L’article 6 de cette ordonnance indique que le délai d’exécution est prolongé d’une durée au moins équivalente à celle mentionnée à l’article 1er, sur la demande du titulaire avant l’expiration du délai contractuel.
L’article 1er de cette ordonnance indique quant à lui que la période de suspension est celle courant du 12 mars 2020 jusqu’à la fin de l’état d’urgence sanitaire.
Il ressort donc de ce qui précède que, en ce qui concerne les marchés publics de travaux, les délais d’exécution sont suspendus jusqu’au 24 juillet en l’état du droit actuel.
En effet, l’état d’urgence sanitaire prononcé par la loi du 23 mars 2020 a une durée fixée actuellement à 2 mois soit jusqu’au 24 mai 2020, ce qui nous donne 24 juillet 2020 pour la reprise des délais d’exécution.
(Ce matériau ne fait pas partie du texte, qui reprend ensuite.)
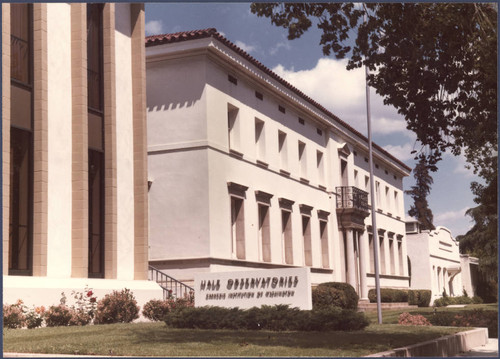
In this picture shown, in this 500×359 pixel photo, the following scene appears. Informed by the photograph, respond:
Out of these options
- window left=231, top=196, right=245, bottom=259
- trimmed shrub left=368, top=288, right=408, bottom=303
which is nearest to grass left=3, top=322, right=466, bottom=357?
window left=231, top=196, right=245, bottom=259

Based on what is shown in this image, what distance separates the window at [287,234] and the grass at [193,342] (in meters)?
14.6

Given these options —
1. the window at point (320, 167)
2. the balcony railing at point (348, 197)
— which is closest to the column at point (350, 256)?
the balcony railing at point (348, 197)

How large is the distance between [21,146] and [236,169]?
11.0m

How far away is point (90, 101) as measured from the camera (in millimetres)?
20797

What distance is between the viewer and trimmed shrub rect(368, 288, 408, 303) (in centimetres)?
3888

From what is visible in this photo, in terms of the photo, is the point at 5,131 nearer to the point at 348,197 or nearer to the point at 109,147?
the point at 109,147

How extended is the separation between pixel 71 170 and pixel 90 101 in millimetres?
2484

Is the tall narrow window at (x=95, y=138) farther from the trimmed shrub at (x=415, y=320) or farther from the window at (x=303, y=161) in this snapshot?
the window at (x=303, y=161)

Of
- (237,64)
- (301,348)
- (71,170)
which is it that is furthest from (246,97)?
(301,348)

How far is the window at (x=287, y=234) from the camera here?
31.5 m

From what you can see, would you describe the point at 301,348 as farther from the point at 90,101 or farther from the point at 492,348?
the point at 90,101

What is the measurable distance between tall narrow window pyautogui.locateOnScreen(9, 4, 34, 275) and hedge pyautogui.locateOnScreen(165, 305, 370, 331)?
12.9 feet

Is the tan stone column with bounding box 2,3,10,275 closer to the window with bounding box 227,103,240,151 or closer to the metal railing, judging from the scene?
the metal railing

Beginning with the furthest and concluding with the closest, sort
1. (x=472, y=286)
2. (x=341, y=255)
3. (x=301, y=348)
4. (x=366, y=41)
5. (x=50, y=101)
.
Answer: (x=472, y=286) → (x=341, y=255) → (x=50, y=101) → (x=366, y=41) → (x=301, y=348)
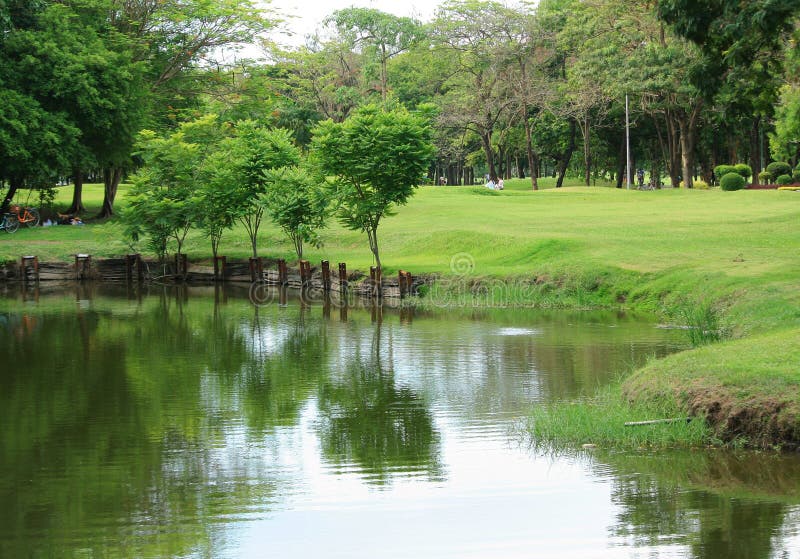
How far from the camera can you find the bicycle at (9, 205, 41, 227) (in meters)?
44.3

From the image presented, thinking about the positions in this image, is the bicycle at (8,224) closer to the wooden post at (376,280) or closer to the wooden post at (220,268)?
the wooden post at (220,268)

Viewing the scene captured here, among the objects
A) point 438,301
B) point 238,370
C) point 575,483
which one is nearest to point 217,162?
point 438,301

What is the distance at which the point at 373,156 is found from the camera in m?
28.1

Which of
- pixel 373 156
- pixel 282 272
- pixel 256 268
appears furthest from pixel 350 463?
pixel 256 268

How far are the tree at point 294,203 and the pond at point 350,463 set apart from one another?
1168 centimetres

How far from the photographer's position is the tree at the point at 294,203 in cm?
3178

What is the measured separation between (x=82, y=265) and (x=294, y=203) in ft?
32.5

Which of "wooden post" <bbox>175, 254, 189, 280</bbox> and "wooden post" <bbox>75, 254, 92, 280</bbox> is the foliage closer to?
"wooden post" <bbox>175, 254, 189, 280</bbox>

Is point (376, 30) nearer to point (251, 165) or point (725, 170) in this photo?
point (725, 170)

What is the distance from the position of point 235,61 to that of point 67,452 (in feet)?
132

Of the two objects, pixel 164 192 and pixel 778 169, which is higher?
pixel 778 169

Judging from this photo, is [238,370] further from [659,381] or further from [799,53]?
[799,53]

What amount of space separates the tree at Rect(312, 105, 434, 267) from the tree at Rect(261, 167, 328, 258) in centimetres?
208

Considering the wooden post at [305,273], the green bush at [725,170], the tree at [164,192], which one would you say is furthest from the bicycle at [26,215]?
the green bush at [725,170]
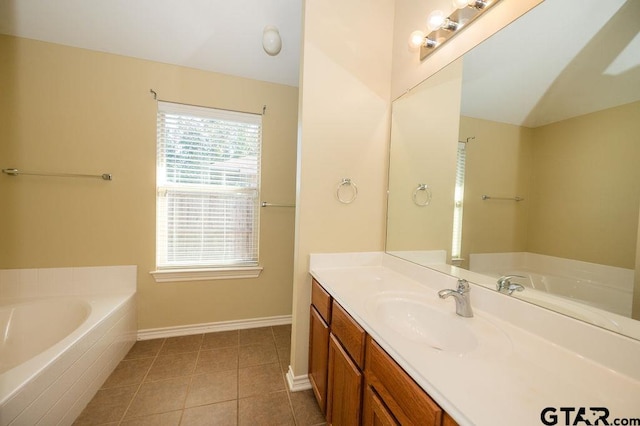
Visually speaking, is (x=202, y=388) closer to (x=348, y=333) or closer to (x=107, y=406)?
(x=107, y=406)

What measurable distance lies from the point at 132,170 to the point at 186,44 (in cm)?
116

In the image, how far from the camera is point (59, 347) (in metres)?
1.23

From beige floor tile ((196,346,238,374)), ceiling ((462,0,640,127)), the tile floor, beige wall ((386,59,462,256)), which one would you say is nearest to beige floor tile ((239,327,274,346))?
the tile floor

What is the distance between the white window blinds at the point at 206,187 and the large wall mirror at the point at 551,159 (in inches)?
66.9

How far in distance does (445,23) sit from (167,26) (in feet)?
6.48

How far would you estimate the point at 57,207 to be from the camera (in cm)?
187

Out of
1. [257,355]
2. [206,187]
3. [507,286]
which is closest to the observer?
[507,286]

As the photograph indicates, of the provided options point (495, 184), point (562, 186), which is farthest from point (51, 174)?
point (562, 186)

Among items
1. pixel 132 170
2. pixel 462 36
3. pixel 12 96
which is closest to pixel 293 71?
pixel 462 36

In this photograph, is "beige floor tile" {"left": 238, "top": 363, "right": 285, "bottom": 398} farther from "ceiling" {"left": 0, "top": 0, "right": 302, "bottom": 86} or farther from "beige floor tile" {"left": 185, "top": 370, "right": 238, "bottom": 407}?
"ceiling" {"left": 0, "top": 0, "right": 302, "bottom": 86}

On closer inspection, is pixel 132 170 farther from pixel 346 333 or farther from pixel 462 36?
pixel 462 36

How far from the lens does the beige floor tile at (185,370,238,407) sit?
147 centimetres

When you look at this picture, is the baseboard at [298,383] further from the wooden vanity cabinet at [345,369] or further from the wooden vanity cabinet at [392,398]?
the wooden vanity cabinet at [392,398]

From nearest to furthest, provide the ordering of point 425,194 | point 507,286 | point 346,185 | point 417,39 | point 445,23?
point 507,286 → point 445,23 → point 417,39 → point 425,194 → point 346,185
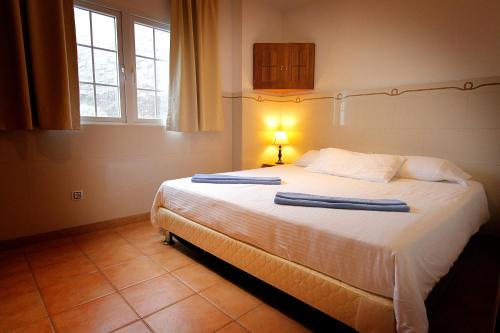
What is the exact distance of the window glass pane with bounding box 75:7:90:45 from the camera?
8.34 ft

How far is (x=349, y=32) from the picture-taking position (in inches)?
129

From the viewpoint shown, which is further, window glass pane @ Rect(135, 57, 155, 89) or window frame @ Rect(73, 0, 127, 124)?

Bien entendu, si la durée de l’état d’urgence sanitaire devait être prolongée, le délai de suspension des délais d’exécution seront prolongés d’autant.
De son côté, l’OPPBTP a établi un guide de préconisation de sécurité sanitaire agréé par les autorités.
Cependant, cet agrément n’a pour but que de valider le contenu du guide de préconisation et ainsi éviter toute verbalisation des personnes respectant ce guide.
En aucune manière cet agrément ne doit être considéré comme une demande de reprise du travail par les différents ministères.
Ce guide des préconisations est assez intéressant dans le sens où il indique en page 2 que le Gouvernement s’apprête à prendre une ordonnance dont le contenu sera similaire à celui de l’ordonnance n°2020-319 du 25 mars 2020 relative aux marchés publics de travaux.
Il ressort donc de ce qui précède que même si pour l’heure les marchés privés de travaux ne sont pas concernés, la lecture du guide de préconisation de l’OPPBTP laisse entendre qu’une ordonnance similaire va être adoptée par le gouvernement dans les prochains jours.
Cependant, en l’état actuelle du droit, il y a donc une différence de traitement entre les marchés publics et les marchés privés de travaux.
Malgré tout, même si le gouvernement ne venait pas à rendre une telle ordonnance, nous pourrons exciper du contenu de l’ordonnance relative aux marchés publics de travaux pour justifier dans une situation par définition similaire, la suspension des délais d’exécution pour les marchés privés.
Le juge judiciaire pourrait également s’inspirer de cette disposition pour considérer la force majeure pour les marchés privés.
En effet, la force majeure nécessite la présence d’un évènement imprévisible, irrésistible et extérieur aux parties comme le rappelle
l’article 1218 du code civil.
Les entreprises du BTP rencontrent de graves difficultés d’approvisionnement en masques, lunettes, gants et gel hydroalcoolique.
De ce fait, si les entreprises ne peuvent pas mettre en œuvre les préconisations prévues par le guide d’OPPBTP elles ne peuvent pas reprendre l’activité.
De la même manière, les entreprises intervenant sur les chantiers rencontrent de très grandes difficultés d’approvisionnement en matériaux étant donné que la plupart des fournisseurs sont actuellement fermés.
Il convient également de préciser qu’un cas de force majeur n’implique pas nécessairement l’arrêt total du chantier.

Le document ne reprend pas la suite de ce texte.